QC(クオリティ・コントロール=品質管理)活動と言えば、トヨタ自動車のお家芸。工場を中心に、従業員が自主的に生産性向上に取り組む活動だ。長きにわたり、日本のモノづくりにおける強さの源泉とされてきた。
トヨタは6月から、勤務時間外に行うこのQC活動を、初めて“業務”と認定する。残業代で月2時間という上限を撤廃し、全額支給すると決定したのだ。
「1円・1秒・1歩・1滴・1グラムのムダをなくす」。あるトヨタグループの上場企業社長は、トヨタマンに根付く“カイゼン”(改善)の意識を、こう表現する。QCは、工具を置く位置から作業手順まで、多岐にわたる。1961年から始まり、今でも8人程度のサークルが国内だけで約5000あり、4万人以上が対象になるという。
しかし、これまでQCと業務との境界線は、極めてあいまいだった。生産ラインを止めた後、工場内の空いたスペースや会議室などで実施されるQCは、あくまでも参加が“自主的”。ただしその成果は、勤務評価の対象に反映されてきたのである。

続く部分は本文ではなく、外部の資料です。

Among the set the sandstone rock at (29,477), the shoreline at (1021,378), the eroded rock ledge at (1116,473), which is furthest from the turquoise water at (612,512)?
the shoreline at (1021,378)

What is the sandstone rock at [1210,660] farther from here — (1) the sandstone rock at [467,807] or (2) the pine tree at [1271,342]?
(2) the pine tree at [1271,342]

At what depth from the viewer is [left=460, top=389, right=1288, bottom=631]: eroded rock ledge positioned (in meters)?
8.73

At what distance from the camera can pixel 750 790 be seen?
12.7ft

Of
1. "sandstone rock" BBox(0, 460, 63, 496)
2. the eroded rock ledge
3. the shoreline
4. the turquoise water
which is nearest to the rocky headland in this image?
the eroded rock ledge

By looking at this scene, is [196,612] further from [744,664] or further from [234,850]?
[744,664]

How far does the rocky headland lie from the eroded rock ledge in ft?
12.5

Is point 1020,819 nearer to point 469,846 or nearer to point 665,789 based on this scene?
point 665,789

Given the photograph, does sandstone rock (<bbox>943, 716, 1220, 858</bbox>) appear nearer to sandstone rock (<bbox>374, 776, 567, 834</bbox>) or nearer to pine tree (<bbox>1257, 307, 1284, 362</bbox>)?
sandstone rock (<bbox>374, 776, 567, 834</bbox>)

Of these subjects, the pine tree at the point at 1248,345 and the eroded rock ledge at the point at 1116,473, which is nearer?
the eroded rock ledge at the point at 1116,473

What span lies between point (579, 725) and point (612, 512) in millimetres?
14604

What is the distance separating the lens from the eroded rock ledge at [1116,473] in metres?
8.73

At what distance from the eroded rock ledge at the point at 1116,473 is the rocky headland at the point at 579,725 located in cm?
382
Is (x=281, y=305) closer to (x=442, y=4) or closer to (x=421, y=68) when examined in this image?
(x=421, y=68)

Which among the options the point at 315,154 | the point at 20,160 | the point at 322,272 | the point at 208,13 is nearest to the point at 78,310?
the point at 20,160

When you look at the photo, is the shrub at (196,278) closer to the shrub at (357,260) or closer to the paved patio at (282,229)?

もっとも最近のQCは、かつてと異なってきていた。「サークルの資料が、カラー化したりパワーポイントを使ったり、どんどん手が込んでいった」と、トヨタ労組の幹部は振り返る。時代とともに中身も変質し、「禁煙方法」など業務に関係ないテーマまで含まれていた。
他社への波及は必至
多くの社員がQCに関わっていたことは間違いない。今回、トヨタが方針を変えざるをえなかった背景には、2007年11月の名古屋地裁判決が影響している。元トヨタ社員の過労死をめぐる訴訟で、地裁はトヨタのQC活動を業務として、労災に認定。自宅にまで仕事を持ち帰った元社員の、月100時間を超える残業も明らかになった。